The Marubozu pattern is a powerful trend reversal or trend continuation pattern that can be used to initiate almost any kind of trade. There’s a bullish and bearish version of this candlestick, so you’ll need to learn to identify each before you can trade with them. Marubozu is Japanese and loosely means Close-Cropped, which tells you that it’s a candle body without wicks or shadows.
When done properly, this candle can be rather hard to find on charts. However, when it does appear, you can usually be fairly confident that it will be a reliable and accurate indicator of future trading action, especially if you combine this signal with other factors. I’ll be discussing how to initiate both buy and sell trades using the Marubozu later in this guide.
This pattern analysis is part of a much larger training series that will teach you everything you need to know to successfully trade candlestick charts. Make sure you take a look at the complete guide here: Japanese Candlestick Chart Analysis.
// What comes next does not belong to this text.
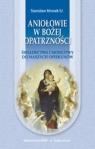 Aniołowie bożej opatrzności Świadectwa i modlitwy do naszych Stanisław Mrozek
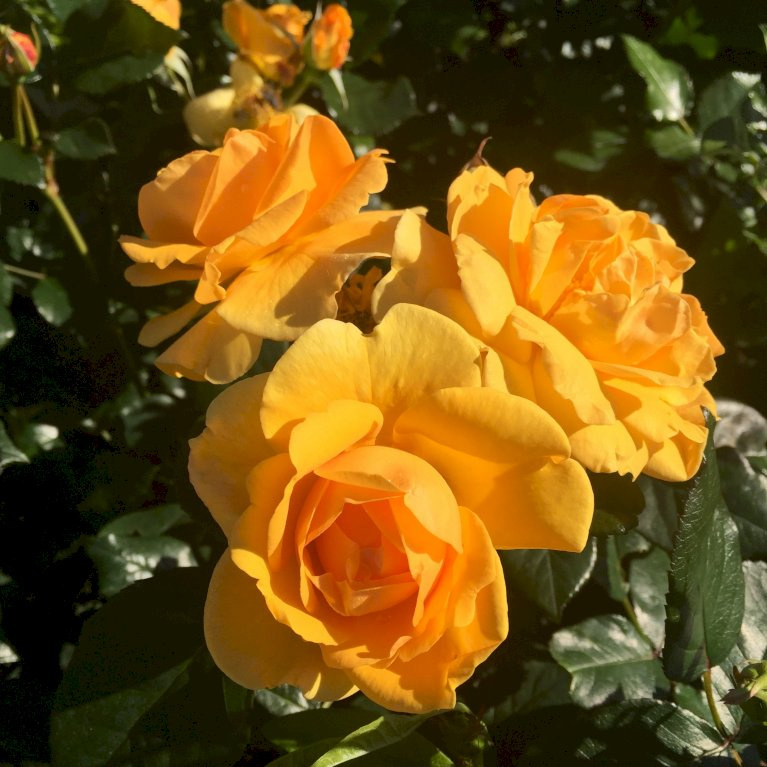 Rose 'Friendship Forever' Plant'n'relax (R)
The first candlestick pattern I want to talk about is the green / white Marubozu. This is a bullish indicator that can signal both trend reversals and continuations. To identify it, you need to see a solid body with no wicks or shadows. Technically, the body can be any length, but I really prefer to see longer bodies for added trend strength.
This candle should show up after a price downtrend or in the middle of a rally. When it shows up at the end of a bear trend, it often indicates that the market sentiment is switching to the upside. However, when it shows up in the middle of a price rally, it’s not a reversal indicator but a continuation pattern instead.
The picture I’ve created for you below demonstrates the green Marubozu pattern:
The opposite candlestick is the bearish Marubozu, which will be a red or black candle depending on your chart settings. It will also be identified as a solid body candle with no shadows and can indicate both reversals and continuations.
For a trend reversal, you want to see this pattern at the end of a price rally. During falling prices, the pattern will simply tell you that the trend is likely to continue.
The Red / Black Marubozu candle example below shows you how to identify it:
It can be easy to dismiss the relevance and power of the Marubozu pattern because it only consists of a single candlestick. However, that one candle is actually quite important and can tell you a lot about the market sentiment and emotional state of both buyers and sellers.
This pattern is rather rare because of the lack of candle shadows. When you don’t have any shadows, it tells you that the price action never went outside of the opening and closing price. That’s a pretty clear trading direction without backlash from the other side, so it’s a signal of power.
Bullish candles tell you that demand is outpacing supply, selling activity is weak, and price action rapidly rises as a result. You get the opposite from a bearish candle – bulls have a firm control on the price action. This strong indicator is why a single candlestick can fairly reliably tell you what the future price action will be.
How to Trade the Marubozu Pattern
It can actually be somewhat difficult to find a Marubozu pattern on a candlestick chart when you’re doing it right. Each candle should represent somewhere between 4 hours and a full day worth of trading activity. With that longer timeline, Marubozu’s will be quite rare. On a short timeframe, you’ll see this pattern everywhere but it won’t be accurate to initiate trades.
Take a look at the chart below to see 3 examples of this pattern in action. This is a real cryptocurrency chart from a low-cap altcoin. Higher volatility assets can be extremely rare to flash this signal. Hunting through years of Bitcoin and Ethereum charts, I was really only able to find 1 or 2 examples of this pattern, and they really weren’t very strong examples.
This chart is excellent though because it shows you both bearish and bullish patterns and examples of both trend reversals and trend continuations. Notice the price action before each pattern. With reversals, the price action switches direction, but it continues in the same direction with a continuation. By simply looking at the surrounding candles and trends, you can quickly identify what a Marubozu pattern is likely to do to the market.
Trend Reversals & Continuations
Besides looking at price action leading up to this candle pattern, you can also utilize support and resistance levels to help figure out if prices are likely to reverse or continue. Support and resistance lines can also be great confirmation signals to use in combination with this pattern to confirm a likely price direction before you initiate a trade.
If prices are dropping and they approach a level of support when a bullish Marubozu appears, it could be a great place to place an order to buy. During rising price action when you’re nowhere near a resistance level and a bullish pattern appears, you could also initiate a long position. These would also be ideal places to take profits on shorts.
When the value is going up towards a line of resistance with a bearish Marubozu, this is often an ideal opportunity to open a short position or take profits on longs. The same can be said for a continuation when the pattern appears in the middle of a downtrend when it’s not close to reaching a support level.